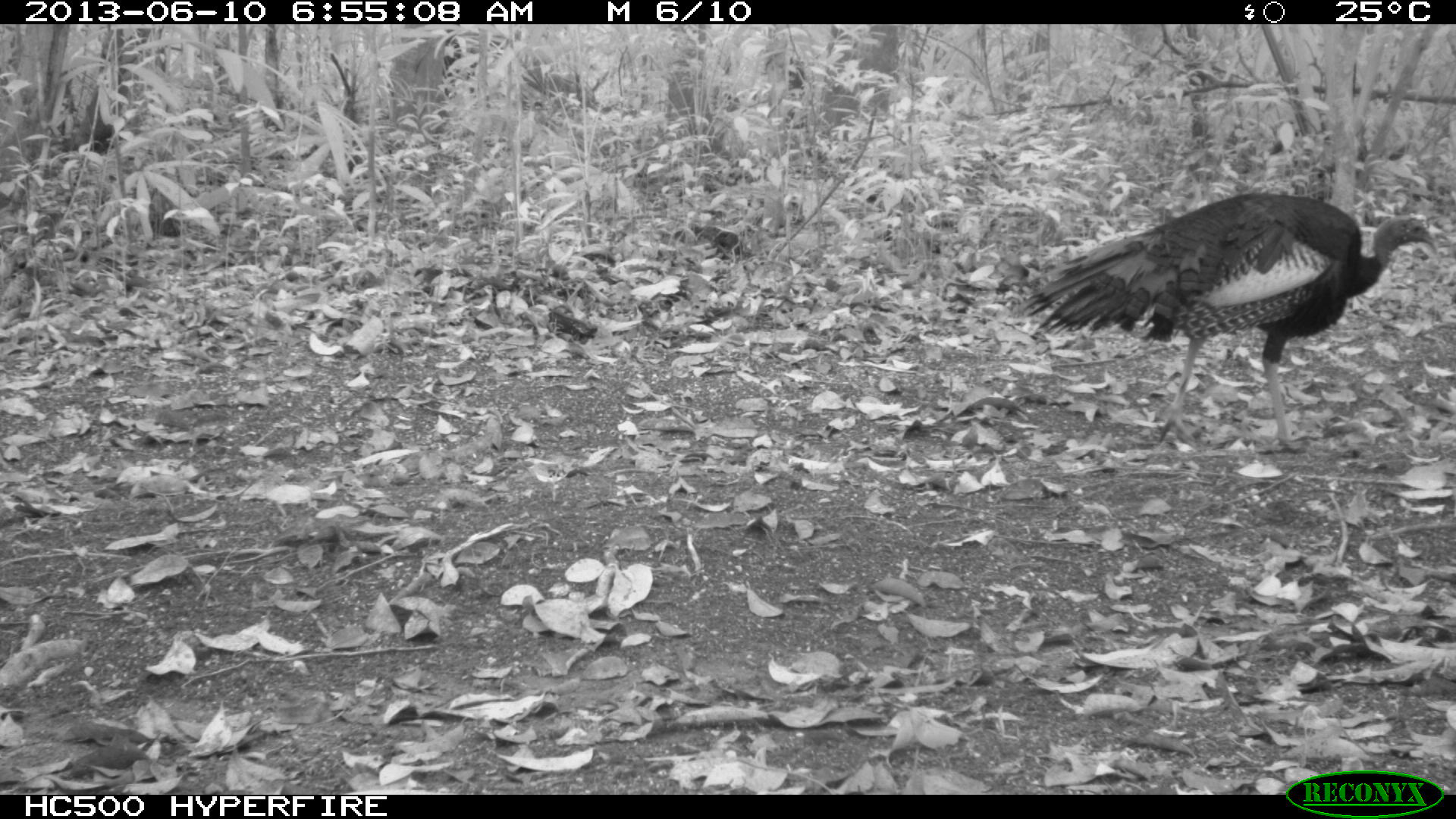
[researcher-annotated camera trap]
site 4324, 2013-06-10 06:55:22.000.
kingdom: Animalia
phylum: Chordata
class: Aves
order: Galliformes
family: Phasianidae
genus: Meleagris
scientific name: Meleagris ocellata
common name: ocellated turkey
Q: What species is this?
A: Meleagris ocellata (ocellated turkey).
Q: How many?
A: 1.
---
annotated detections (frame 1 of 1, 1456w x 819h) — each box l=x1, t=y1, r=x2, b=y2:
meleagris ocellata: l=1010, t=190, r=1438, b=453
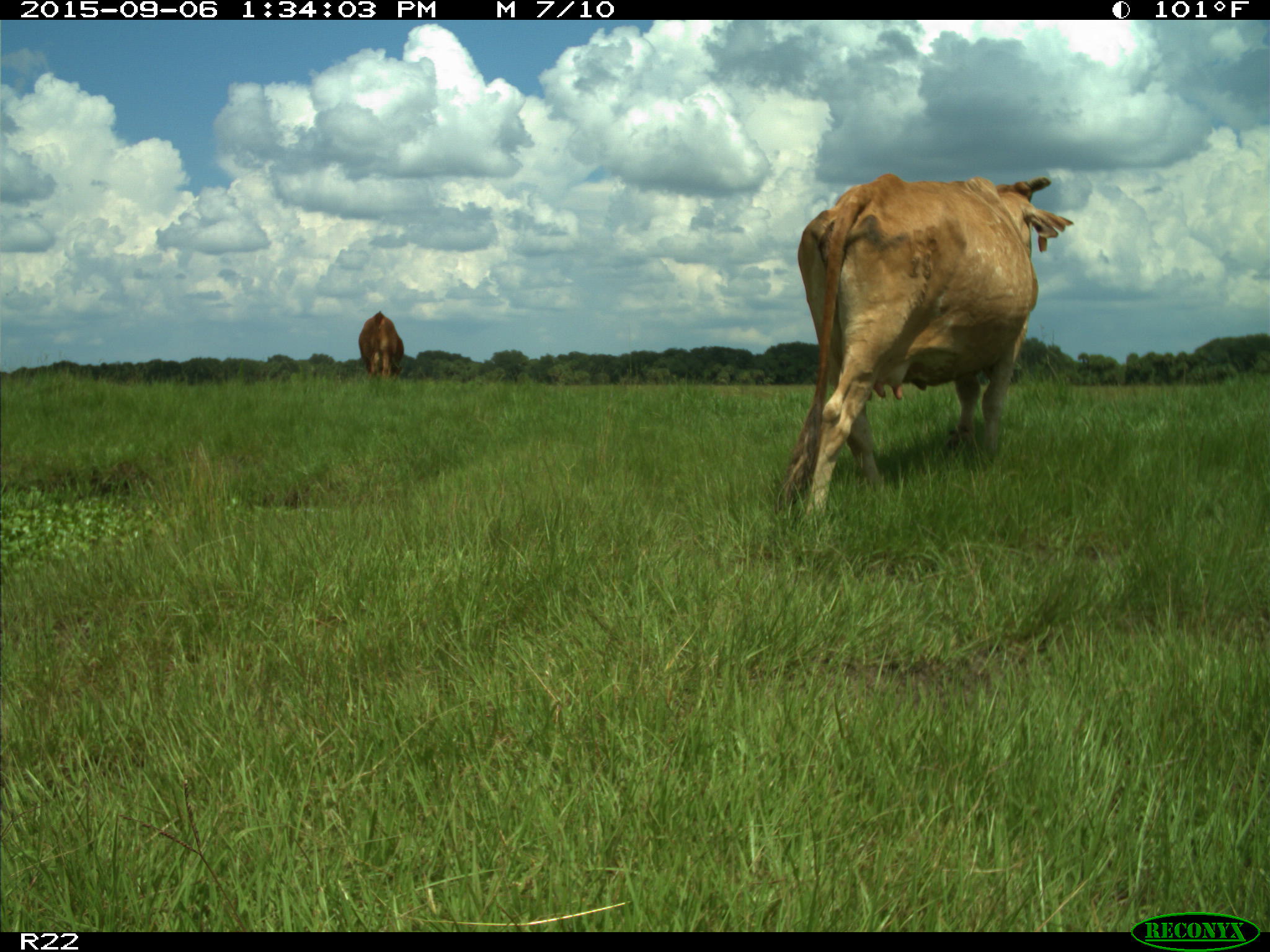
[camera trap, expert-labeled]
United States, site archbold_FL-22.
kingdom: Animalia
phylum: Chordata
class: Mammalia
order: Artiodactyla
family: Bovidae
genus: Bos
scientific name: Bos taurus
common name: domestic cow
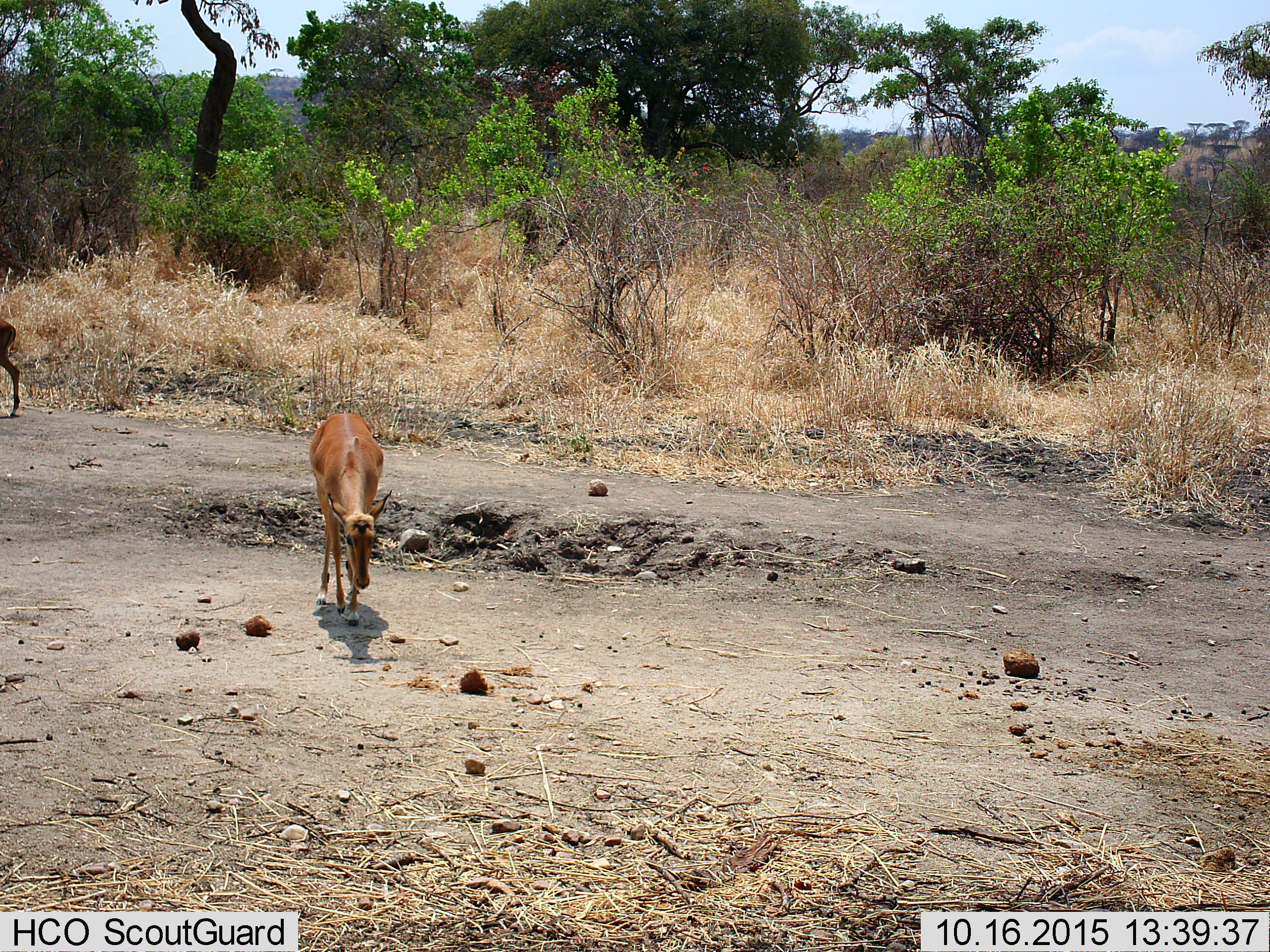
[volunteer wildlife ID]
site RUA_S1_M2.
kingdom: Animalia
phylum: Chordata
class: Mammalia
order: Artiodactyla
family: Bovidae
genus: Aepyceros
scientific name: Aepyceros melampus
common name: impala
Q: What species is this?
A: Impala (Aepyceros melampus).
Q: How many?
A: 2.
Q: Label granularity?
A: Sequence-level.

····················

Work to complete –
Among the records above, find each line holding "name" and list it.

Completed task –
scientific name: Meleagris ocellata
common name: ocellated turkey
scientific name: Bos taurus
common name: domestic cow
scientific name: Aepyceros melampus
common name: impala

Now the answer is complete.